WHAT THE TASK REQUIRES:
When the line containing "Writing your news report digitally" appears in the entries below, begin printing there and stop after the line containing "The Undermining of"; print each of those lines exactly and no other line.

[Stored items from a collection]
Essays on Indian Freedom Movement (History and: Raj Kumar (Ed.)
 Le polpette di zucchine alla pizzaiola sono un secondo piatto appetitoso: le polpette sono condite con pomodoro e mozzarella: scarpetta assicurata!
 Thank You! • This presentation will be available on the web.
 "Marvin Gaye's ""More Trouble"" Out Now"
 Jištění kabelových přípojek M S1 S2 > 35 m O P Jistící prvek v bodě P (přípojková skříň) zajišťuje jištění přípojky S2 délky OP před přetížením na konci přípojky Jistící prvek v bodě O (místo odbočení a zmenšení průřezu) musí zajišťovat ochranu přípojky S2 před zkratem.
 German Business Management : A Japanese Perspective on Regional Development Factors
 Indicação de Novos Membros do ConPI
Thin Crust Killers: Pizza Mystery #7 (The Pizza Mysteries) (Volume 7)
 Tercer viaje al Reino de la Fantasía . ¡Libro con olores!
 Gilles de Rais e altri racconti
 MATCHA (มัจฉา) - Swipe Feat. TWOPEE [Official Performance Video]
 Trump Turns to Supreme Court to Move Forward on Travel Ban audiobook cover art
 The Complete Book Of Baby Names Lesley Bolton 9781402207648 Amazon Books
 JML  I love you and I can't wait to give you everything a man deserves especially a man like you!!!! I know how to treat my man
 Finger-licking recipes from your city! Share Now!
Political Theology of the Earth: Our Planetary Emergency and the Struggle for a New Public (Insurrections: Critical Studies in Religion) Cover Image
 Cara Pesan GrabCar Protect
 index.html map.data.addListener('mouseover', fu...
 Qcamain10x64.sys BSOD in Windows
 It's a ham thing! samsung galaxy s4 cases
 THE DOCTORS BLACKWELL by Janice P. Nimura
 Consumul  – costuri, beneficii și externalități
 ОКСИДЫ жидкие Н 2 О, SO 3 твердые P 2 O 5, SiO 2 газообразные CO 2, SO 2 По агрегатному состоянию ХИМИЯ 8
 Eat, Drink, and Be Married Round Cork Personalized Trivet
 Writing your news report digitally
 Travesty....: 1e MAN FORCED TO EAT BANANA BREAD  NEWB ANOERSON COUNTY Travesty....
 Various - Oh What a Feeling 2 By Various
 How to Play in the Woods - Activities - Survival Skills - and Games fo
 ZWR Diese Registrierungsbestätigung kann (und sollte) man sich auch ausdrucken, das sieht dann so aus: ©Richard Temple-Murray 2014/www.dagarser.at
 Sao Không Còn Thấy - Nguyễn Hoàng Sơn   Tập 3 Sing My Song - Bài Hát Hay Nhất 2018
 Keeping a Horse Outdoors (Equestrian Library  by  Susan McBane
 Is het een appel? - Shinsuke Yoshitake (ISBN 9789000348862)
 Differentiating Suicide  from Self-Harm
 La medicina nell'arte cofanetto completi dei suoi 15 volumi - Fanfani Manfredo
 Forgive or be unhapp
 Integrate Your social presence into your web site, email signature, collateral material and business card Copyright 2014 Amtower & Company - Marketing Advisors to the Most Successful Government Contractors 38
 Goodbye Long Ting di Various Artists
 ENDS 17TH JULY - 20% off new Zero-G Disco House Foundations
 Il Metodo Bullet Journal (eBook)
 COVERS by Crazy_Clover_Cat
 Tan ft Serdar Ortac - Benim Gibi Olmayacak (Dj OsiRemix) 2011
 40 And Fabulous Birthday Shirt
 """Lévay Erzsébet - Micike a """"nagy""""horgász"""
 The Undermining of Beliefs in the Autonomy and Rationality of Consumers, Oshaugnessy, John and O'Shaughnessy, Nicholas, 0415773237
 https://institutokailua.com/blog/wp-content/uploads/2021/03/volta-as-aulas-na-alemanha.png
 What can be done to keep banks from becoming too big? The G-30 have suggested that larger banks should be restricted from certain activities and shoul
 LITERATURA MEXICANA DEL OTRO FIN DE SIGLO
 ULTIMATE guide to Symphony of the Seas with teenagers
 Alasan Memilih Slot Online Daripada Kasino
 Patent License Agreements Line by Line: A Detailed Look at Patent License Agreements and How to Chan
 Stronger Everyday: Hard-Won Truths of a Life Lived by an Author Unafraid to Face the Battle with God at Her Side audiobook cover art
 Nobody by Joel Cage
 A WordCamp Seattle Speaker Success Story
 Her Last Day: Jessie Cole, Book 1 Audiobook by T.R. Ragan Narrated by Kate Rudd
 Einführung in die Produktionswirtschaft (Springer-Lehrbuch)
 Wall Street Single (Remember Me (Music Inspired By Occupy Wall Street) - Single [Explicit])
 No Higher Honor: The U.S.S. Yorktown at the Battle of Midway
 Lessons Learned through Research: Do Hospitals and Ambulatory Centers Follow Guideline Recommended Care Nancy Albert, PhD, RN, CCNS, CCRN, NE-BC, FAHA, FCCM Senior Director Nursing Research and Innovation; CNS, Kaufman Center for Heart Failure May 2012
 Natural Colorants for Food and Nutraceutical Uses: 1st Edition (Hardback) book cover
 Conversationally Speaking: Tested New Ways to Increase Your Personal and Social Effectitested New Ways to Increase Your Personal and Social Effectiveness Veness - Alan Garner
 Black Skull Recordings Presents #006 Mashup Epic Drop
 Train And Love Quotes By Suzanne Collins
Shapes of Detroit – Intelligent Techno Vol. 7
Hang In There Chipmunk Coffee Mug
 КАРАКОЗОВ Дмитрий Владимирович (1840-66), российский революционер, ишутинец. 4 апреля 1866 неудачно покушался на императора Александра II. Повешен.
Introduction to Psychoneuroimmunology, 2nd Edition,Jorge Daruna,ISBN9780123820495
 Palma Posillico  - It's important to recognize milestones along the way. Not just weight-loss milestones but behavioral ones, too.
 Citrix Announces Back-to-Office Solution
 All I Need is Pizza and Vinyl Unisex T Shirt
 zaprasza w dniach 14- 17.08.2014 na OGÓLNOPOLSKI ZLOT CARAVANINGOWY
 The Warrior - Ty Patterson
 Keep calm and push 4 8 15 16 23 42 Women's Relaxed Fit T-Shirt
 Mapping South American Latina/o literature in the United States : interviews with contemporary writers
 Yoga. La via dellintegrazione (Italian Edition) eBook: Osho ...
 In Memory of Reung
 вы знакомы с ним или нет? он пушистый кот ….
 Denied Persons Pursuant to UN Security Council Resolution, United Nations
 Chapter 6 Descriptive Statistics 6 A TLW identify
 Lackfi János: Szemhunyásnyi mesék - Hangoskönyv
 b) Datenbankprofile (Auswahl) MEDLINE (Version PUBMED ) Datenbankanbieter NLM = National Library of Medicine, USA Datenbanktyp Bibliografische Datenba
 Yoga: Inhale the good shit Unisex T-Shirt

SOLVED PROBLEM:
 Writing your news report digitally
 Travesty....: 1e MAN FORCED TO EAT BANANA BREAD  NEWB ANOERSON COUNTY Travesty....
 Various - Oh What a Feeling 2 By Various
 How to Play in the Woods - Activities - Survival Skills - and Games fo
 ZWR Diese Registrierungsbestätigung kann (und sollte) man sich auch ausdrucken, das sieht dann so aus: ©Richard Temple-Murray 2014/www.dagarser.at
 Sao Không Còn Thấy - Nguyễn Hoàng Sơn   Tập 3 Sing My Song - Bài Hát Hay Nhất 2018
 Keeping a Horse Outdoors (Equestrian Library  by  Susan McBane
 Is het een appel? - Shinsuke Yoshitake (ISBN 9789000348862)
 Differentiating Suicide  from Self-Harm
 La medicina nell'arte cofanetto completi dei suoi 15 volumi - Fanfani Manfredo
 Forgive or be unhapp
 Integrate Your social presence into your web site, email signature, collateral material and business card Copyright 2014 Amtower & Company - Marketing Advisors to the Most Successful Government Contractors 38
 Goodbye Long Ting di Various Artists
 ENDS 17TH JULY - 20% off new Zero-G Disco House Foundations
 Il Metodo Bullet Journal (eBook)
 COVERS by Crazy_Clover_Cat
 Tan ft Serdar Ortac - Benim Gibi Olmayacak (Dj OsiRemix) 2011
 40 And Fabulous Birthday Shirt
 """Lévay Erzsébet - Micike a """"nagy""""horgász"""
 The Undermining of Beliefs in the Autonomy and Rationality of Consumers, Oshaugnessy, John and O'Shaughnessy, Nicholas, 0415773237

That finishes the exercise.